Having just finished The Order of Time by Carlo Rovelli, I've gone back to reread the book to try to understand it point by point—that is, to work through my own confusions and queries. One way, of course, is to go slow and ponder. Another is to call in speculative fiction—to read stories that flesh out concepts that are quantified by physics and mathematics. Exhibit 1: Lifelode by Jo Walton.


 
Lifelode is one of my favorite fantasies. It's not perfect (Walton really should have paid more attention to how much food and sleeping space eight hundred people under siege would require), but I love the way it emphasizes dailiness in the characters' lives.

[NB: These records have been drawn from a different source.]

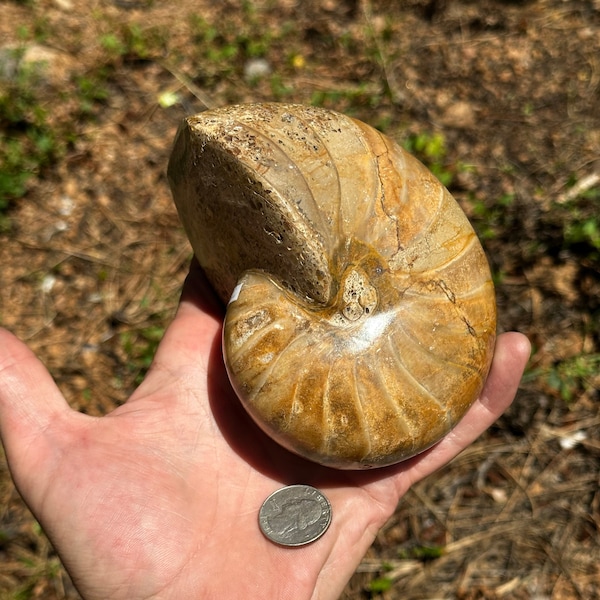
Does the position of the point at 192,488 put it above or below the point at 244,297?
below

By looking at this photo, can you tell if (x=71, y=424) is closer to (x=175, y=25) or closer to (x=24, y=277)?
(x=24, y=277)

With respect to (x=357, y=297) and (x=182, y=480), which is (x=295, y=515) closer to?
(x=182, y=480)

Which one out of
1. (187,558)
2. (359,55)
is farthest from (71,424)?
(359,55)

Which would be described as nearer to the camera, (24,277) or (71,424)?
(71,424)

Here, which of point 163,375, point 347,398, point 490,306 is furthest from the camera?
point 163,375

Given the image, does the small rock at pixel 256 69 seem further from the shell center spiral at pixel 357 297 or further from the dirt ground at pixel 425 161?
the shell center spiral at pixel 357 297

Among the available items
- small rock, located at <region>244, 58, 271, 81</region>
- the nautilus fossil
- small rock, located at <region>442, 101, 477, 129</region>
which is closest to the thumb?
the nautilus fossil

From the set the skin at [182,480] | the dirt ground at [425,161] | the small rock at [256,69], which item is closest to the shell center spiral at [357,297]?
the skin at [182,480]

That's not what's of interest in relation to The Order of Time, however.
 
Rovelli begins with the concept that time moves at different speeds at different altitudes. Although in Lifelode the difference occurs East and West, the novel is useful for thinking what it means for life to be led at different speeds on one planet. Walton's narrative technique, moreover, disrupts chronology as a way to reshape reader's perceptions of of simultaneity, identity, and cultural mores. In an afterword, she refers to it as a "fantasy instantiation of [Vernor] Vinge's Zones of Thought." Okay, I'll add Vinge to my attempt to understand the nature of time.
 
Meanwhile, what also struck me looking at the book this time was the cover illustration. I had never paid attention to who painted it, but having spent time in the last few years noticing jackets, I checked: Stephan Martiniere. He works largely in the sci-fi end of speculative fiction, rather than fantasy; but his website is an eye-opener for just how many markets there are for selling his kind of art—at least, for now. At what speed does AI move?
 
As for Alice N. S. Lewis: she is credited on line with designing several s-f books, but I couldn't find out anything about her herself.
 
Finally, for those interested in illustrated books and page design: The Order of Time has been published in a fancy $90.00 edition by the Folio Society.